Quintus no daba crédito a su suerte.
—Gracias —dijo con una amplia sonrisa—. No te decepcionaré, padre.
—Has tenido suerte —gruñó Fabricius mientras clavaba un dedo en el pecho de Quintus—. Y no te creas que te has librado del castigo que te mereces.
—Mañana se ganará la gloria y olvidarás todo lo que ha hecho —comentó Flaccus guiñando un ojo a Quintus—. Ahora será mejor que nos vayamos y no hagamos esperar más a Publio.
—Tienes razón —admitió Fabricius. Señaló una tienda cercana a Quintus—. En esa tienda hay sitio. Diles a los hombres que te he enviado yo. Buscaremos tu equipo más tarde.
—Sí, padre. Gracias.
Fabricius no respondió.
—Hasta mañana —se despidió Flaccus—. ¡Cubriremos el campo de batalla con los cuerpos de los
guggas
!
A Quintus le vino una imagen de Hanno a la mente, pero intentó forzar una sonrisa y eliminar la imagen de su cabeza.
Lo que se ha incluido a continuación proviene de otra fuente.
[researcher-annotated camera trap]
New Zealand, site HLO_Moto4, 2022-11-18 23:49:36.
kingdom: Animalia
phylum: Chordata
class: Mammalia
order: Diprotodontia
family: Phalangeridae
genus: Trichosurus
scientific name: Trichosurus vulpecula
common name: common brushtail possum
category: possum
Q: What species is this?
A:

Lo único que importaba en esos momentos era vencer a los cartagineses, se dijo.
El reencuentro
Hanno no se atrevió a cruzar el improvisado puente sobre el río Padus. Ya había tentado lo bastante a la suerte saliendo solo del campamento en su mula fingiendo ser un esclavo. Al menos había dos centurias de legionarios vigilando la carretera que llevaba al cruce y, por muy aburridos que estuvieran los guardias, Hanno dudaba que fueran tan estúpidos como para no interrogar a un hombre de tez oscura que hablaba latín con acento. Por consiguiente, decidió cabalgar hacia el oeste por la orilla sur del río en busca de un lugar seguro para cruzarlo.
El viento invernal había arrancado las hojas de los árboles y dejado el paisaje desnudo, por lo que era muy fácil detectar cualquier movimiento, lo cual era perfecto para Hanno, que llevaba un puñal como toda arma y no deseaba encontrarse con nadie hasta que pudiera cruzar el río y adentrarse en el territorio de los ínsubros, que solían ser hostiles a los romanos. De todos modos, incluso allí Hanno prefería evitar todo contacto humano. Solo podía confiar en su propia gente y en los que luchaban a su lado. A pesar de que todavía no estaba a salvo, no podía evitar sentirse exultante. Casi percibía la presencia cercana del ejército de Aníbal.